PURPOSE: Coordinate middle school students to paint a mural reframing the value of their identity and the power of their presence in the world.

MAJOR TAKEAWAY: Importance of understanding the context of art within specific cultures, creating avenues for participants from that context to enter into a project, while maintaining a transformative quality to the experience.

Summer 2009 - Antigua, Guatemala

My previous involvement with BuildaBridge International connected me with a Escuela Integrada, a elementary and middle school in Antigua, Guatemala. The school requested an artist to come and paint a mural with their middle school students in the courtyard of their school. The school’s mission is to provide quality education and resources to impoverished children who otherwise would not have opportunities to improve their standard of living due to a lack of a true public education system. 

I began by consulting the teachers at the school asking them what type of obstacles the youth face and how this project could help support them in what the youth needed in order to meet their educational and life goals. As a Christian-based school, the teachers had a concern for the student’s concept of their own value. Common exhibitions of Christianity in nearby communities emphasize material blessing as proof of God’s approval; therefore, the poor are often looked upon or conceive of themselves as being “cursed” or unworthy of God’s love. The staff at Escuela Integrada were were shaping the student’s spiritual education around the concept that the Creator of all values each person as invaluable handiwork.  

I found many connections between the youth in Antigua and those back home in Philadelphia where I directed an arts after school program for teens called Orange Korner Arts. Many of our conversations wrestled with themes of identity and a sense of worth both that are self-generated as well as projected onto the youth as they grow up in north Philadelphia.
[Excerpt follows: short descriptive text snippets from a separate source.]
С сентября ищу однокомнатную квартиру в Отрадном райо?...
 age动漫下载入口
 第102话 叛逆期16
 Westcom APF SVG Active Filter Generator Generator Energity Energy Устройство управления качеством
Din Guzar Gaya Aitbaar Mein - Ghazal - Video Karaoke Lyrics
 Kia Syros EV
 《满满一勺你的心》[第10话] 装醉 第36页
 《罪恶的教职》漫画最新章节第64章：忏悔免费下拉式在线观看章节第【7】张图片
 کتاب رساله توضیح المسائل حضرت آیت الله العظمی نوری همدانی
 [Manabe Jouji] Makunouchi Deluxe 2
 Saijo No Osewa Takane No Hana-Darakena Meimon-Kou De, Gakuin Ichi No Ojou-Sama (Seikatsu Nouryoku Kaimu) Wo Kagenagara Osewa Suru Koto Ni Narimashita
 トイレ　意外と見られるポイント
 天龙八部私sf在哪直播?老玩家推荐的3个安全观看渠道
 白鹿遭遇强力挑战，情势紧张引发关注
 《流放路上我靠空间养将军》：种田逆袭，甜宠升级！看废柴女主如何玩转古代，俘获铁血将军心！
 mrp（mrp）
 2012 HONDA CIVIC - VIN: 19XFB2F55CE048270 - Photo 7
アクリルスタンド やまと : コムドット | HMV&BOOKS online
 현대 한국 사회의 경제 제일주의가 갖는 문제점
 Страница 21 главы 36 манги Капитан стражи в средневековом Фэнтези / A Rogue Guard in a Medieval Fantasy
Both communities benefit by reframing their identity through the lens that scripture offers to us: all of humankind was created in the image and likeness of the lovey, multifaceted One who created them.

I did a few introductory workshops with the youth from Escuela Integrada having the youth explore similarities between the attributes they ascribed to the Creator and those of their peers which they admired and appreciated. We discussed how the scripture wrestles with the mystery of how our intentional gaze upon the One who created us becomes an agent to transform us into its likeness. Our individual reflection of these beautiful facets becomes essential as we each have a unique “face” to reflect. Collectively, we can portray a more complete image of the One from whom life originated. 

I invited one of the teachers at the school to help me create the design for the mural. She gave me some insight into a challenge that some artists from a more contemporary background experience when they begin to work within the context of a culture that has its artistic roots in a more traditional approach. Contemporary art places a high value on the development of one’s own individual expression or style. In more traditional cultures, self-expression is often not sought after or expected. The highest value is instead placed on creating art and craftwork that thoroughly masters the imitation of styles and designs inherited from one’s community and ancestry. Artists from a modern context may frame this approach as an oppressive one that suppresses creative original thought and ideas.

My experience in relational art making with groups of people had built within me a confidence in the need for a structural grounding to exist for individuals to be able to enter into the creative process. The more traditional approach to creative work provides this structure for artists to build on whether they are perfecting replication of previous work or crafting a “new expression” of their own. My approach for this mural created a solid framework for the students to confidently enter in and participate while stretching them to add elements of their own unique creative style.

I had the students created symbols to represent each of the admirable attributes we found in common between our Creator and our peers. They created stencils for each symbol.

We drew a grid on the wall and the students painted their symbols in repetition to create the background of the mural.

I had the students create a border by writing the chosen attributes depicted in the mural by the symbols in whatever lettering style and color they chose.



We wrote over the background “Nosotros fuimos creados a imagen y semejanza de Dios. Reflejamos a Dios con Nuestras Vidas.” Translation: “We were created in the image and likeness of God. We reflect God with our lives.”

When the mural was finished, I asked some of the students what we should title the mural. One student suggested “Las Obras de Dios” or “The Works of the Lord.” She pointed out that any exhibition of the likeness of our Creator in our lives is a gift of grace to us.

My five weeks working with these students gave me the gift of witnessing more glorious, unique “faces” of our Creator. I was inspired to craft a life around that intentional gaze on the Spirit who began life within me. I want my creative work to express an authentic reflection of my personal transformation into that loving presence.